Your friend is incorrect in both assertions. Let's break it down:
-
5x + 6y - 7z:
- A trinomial is defined as a polynomial with three terms. In this case, 5x, 6y, and -7z are indeed three distinct terms. Therefore, 5x + 6y - 7z is a trinomial, and this part of your friend's statement is correct.
-
2 times 2 + 3x - 5:
- First, let's evaluate the expression. The phrase "2 times 2" equals 4, so the expression simplifies to: \[ 4 + 3x - 5 \]
- Further simplifying this gives: \[ 3x - 1 \]
- Now, we can count the terms. This expression has two terms: \(3x\) and \(-1\). Thus, it is a binomial, which is correct.
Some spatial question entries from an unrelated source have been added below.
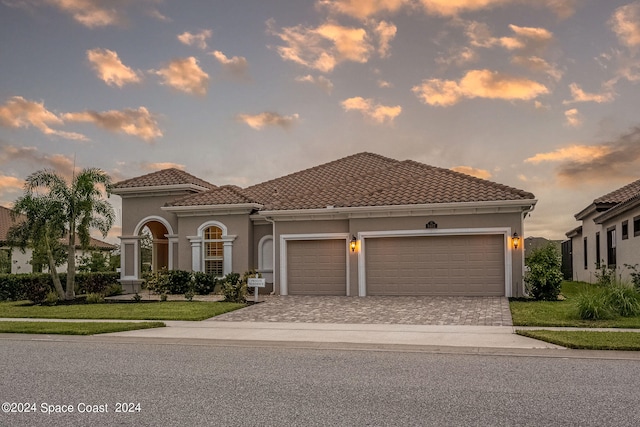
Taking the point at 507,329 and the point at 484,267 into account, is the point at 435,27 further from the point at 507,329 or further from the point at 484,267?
the point at 507,329

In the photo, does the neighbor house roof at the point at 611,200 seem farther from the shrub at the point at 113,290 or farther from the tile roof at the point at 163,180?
the shrub at the point at 113,290

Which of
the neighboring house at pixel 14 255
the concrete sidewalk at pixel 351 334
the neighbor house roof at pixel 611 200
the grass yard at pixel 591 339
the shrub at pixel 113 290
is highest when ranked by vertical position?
the neighbor house roof at pixel 611 200

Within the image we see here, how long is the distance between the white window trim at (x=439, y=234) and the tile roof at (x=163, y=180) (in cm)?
946

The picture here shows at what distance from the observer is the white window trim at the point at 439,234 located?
1991cm

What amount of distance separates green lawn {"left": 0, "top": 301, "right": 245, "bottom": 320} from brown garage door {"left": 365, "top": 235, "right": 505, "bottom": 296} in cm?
566

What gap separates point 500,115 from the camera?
68.1ft

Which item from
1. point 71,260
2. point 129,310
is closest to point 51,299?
point 71,260

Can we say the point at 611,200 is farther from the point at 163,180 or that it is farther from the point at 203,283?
the point at 163,180

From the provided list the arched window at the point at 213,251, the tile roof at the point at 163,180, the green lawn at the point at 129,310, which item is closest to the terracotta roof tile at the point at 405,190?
the arched window at the point at 213,251

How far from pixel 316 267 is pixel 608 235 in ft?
45.5

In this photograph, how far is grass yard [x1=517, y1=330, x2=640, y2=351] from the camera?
9911 mm

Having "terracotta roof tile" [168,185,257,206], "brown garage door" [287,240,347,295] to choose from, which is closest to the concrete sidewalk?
"brown garage door" [287,240,347,295]

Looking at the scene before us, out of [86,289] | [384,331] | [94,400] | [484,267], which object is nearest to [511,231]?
[484,267]

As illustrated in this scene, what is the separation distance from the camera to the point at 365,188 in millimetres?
23203
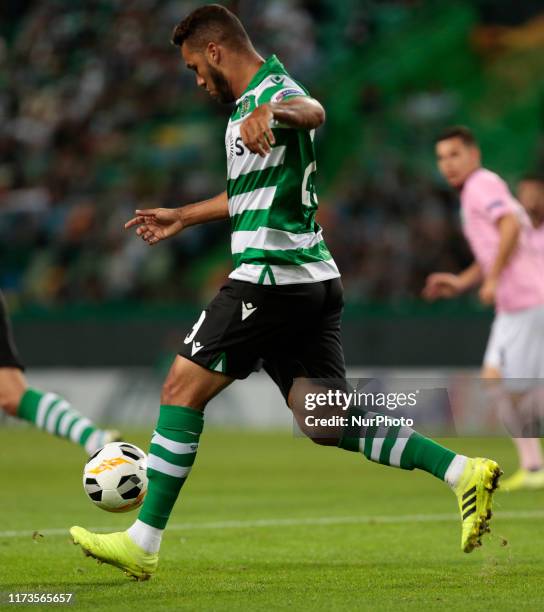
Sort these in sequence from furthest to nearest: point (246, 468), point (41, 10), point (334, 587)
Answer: point (41, 10), point (246, 468), point (334, 587)

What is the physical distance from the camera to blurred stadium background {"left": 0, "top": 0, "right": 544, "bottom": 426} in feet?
53.2

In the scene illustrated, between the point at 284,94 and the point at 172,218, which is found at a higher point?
the point at 284,94

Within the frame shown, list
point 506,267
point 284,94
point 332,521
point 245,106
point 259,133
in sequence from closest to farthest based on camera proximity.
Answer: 1. point 259,133
2. point 284,94
3. point 245,106
4. point 332,521
5. point 506,267

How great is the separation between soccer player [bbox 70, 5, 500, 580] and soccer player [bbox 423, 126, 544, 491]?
3.77 m

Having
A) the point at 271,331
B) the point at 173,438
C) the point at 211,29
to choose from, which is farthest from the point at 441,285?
the point at 173,438

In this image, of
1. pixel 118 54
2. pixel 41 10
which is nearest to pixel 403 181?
pixel 118 54

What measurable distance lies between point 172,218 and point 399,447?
128 centimetres

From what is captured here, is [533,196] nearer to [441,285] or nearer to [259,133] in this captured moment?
[441,285]

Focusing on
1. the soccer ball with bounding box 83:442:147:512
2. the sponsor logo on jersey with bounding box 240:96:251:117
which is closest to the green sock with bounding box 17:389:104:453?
the soccer ball with bounding box 83:442:147:512

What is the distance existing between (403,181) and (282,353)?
12781mm

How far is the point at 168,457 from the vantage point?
4.77 metres

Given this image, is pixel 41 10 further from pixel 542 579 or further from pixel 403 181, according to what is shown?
pixel 542 579

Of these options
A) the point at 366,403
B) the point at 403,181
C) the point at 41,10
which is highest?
the point at 41,10

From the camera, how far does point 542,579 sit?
15.8 feet
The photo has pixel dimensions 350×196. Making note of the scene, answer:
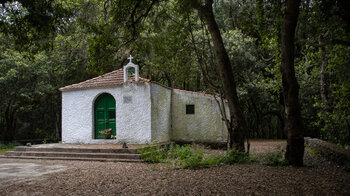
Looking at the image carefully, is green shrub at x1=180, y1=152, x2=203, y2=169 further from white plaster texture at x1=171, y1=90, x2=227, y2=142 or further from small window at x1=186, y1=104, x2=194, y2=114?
small window at x1=186, y1=104, x2=194, y2=114

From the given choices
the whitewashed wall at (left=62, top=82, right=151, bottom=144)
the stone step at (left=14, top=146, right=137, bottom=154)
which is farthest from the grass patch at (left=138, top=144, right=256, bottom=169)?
the whitewashed wall at (left=62, top=82, right=151, bottom=144)

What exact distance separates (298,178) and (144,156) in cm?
566

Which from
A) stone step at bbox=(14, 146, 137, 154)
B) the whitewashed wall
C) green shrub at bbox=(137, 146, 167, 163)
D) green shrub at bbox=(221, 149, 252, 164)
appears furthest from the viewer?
the whitewashed wall

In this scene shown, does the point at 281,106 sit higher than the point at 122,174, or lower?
higher

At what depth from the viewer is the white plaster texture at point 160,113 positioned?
13.1 meters

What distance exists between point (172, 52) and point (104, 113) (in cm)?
526

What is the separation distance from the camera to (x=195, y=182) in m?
5.91

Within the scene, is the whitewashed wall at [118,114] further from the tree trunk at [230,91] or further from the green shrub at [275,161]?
the green shrub at [275,161]

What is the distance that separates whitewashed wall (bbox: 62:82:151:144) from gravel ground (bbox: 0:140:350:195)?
504 cm

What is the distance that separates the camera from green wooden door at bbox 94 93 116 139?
13.7m

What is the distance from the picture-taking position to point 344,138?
10.3 metres

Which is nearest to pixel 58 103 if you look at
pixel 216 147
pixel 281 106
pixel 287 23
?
pixel 216 147

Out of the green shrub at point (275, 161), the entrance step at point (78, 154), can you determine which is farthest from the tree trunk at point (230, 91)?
the entrance step at point (78, 154)

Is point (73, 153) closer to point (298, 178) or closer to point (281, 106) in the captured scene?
point (298, 178)
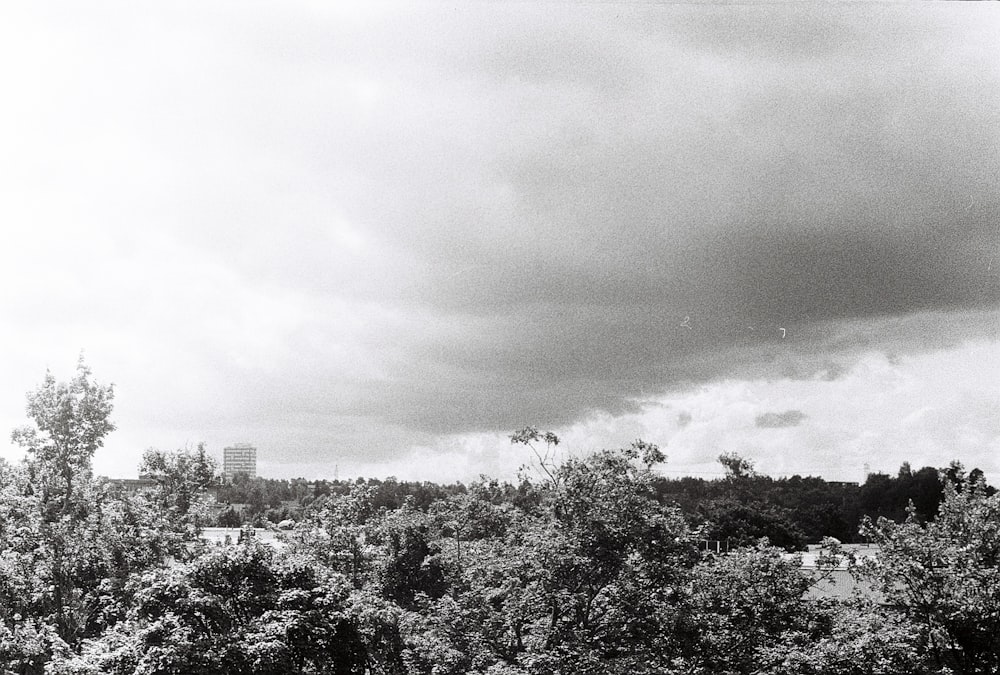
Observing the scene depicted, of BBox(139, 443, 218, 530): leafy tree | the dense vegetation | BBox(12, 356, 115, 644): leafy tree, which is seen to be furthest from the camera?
BBox(139, 443, 218, 530): leafy tree

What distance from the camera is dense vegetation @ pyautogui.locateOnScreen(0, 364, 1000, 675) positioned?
53.1 feet

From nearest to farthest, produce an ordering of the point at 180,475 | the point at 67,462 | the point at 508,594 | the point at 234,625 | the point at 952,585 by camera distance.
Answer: the point at 234,625, the point at 952,585, the point at 508,594, the point at 67,462, the point at 180,475

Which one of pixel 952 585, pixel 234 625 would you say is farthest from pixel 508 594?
pixel 952 585

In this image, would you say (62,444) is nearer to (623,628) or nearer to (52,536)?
(52,536)

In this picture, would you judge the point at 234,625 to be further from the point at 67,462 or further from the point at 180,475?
the point at 180,475

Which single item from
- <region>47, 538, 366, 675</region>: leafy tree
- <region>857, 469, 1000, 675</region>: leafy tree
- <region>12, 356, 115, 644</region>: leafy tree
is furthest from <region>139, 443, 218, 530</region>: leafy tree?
<region>857, 469, 1000, 675</region>: leafy tree

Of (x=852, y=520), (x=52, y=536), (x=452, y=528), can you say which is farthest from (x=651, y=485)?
(x=852, y=520)

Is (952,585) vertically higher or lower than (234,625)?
higher

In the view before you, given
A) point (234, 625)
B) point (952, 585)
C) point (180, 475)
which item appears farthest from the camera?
point (180, 475)

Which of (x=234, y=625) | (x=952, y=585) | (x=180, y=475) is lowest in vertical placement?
(x=234, y=625)

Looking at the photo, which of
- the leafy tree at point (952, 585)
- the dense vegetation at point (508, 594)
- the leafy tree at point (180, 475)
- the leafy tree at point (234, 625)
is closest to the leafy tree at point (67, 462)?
the dense vegetation at point (508, 594)

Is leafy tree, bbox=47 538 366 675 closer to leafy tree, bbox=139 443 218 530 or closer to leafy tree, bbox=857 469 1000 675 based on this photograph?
leafy tree, bbox=139 443 218 530

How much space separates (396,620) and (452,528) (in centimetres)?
1967

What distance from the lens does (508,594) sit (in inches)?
786
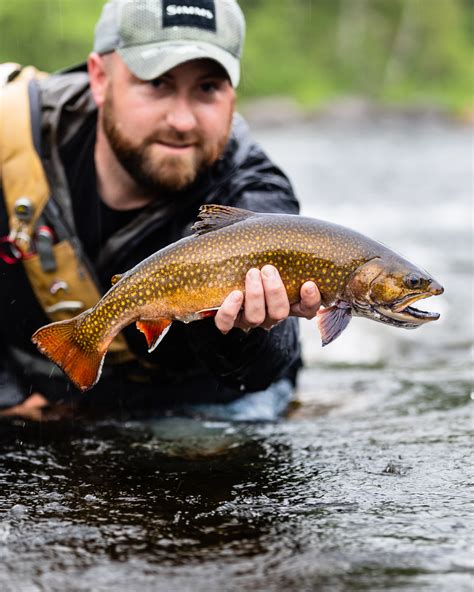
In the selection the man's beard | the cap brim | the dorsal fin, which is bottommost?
the dorsal fin

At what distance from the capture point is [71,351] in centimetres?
367

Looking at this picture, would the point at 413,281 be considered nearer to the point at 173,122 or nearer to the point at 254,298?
the point at 254,298

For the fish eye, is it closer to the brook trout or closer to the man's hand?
the brook trout

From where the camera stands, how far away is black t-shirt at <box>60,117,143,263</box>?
15.8ft

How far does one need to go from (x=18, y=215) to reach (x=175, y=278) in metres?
1.50

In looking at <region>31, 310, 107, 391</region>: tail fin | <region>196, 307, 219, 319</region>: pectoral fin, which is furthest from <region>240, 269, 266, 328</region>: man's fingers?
<region>31, 310, 107, 391</region>: tail fin

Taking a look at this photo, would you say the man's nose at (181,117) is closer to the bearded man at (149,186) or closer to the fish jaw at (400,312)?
the bearded man at (149,186)

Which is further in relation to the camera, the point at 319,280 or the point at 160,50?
the point at 160,50

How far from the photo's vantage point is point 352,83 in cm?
5800

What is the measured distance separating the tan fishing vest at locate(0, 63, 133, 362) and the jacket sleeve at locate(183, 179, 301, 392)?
780mm

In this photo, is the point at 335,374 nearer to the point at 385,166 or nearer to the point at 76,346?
the point at 76,346

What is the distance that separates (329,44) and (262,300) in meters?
62.2

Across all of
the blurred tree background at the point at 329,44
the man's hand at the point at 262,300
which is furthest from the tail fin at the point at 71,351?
the blurred tree background at the point at 329,44

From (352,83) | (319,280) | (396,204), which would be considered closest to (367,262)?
(319,280)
However, the confusion likely arises from what is considered when classifying polynomials. Your friend describes \(2 \cdot 2 + 3x - 5\) simply as a binomial without correctly summarizing the simplification. So, technically, while the second statement can be seen as a binomial, it is worth noting that the original way it was presented (before simplification) was misleading.
To sum up:
- 5x + 6y - 7z is indeed a trinomial (correct).
- 2 times 2 + 3x - 5 evaluates to a binomial (correct due to simplification) but presented in a confusing manner initially.
Overall, your friend's assertion regarding the trinomial is correct, but the way the binomial was introduced could lead to misunderstandings without clarification through simplification.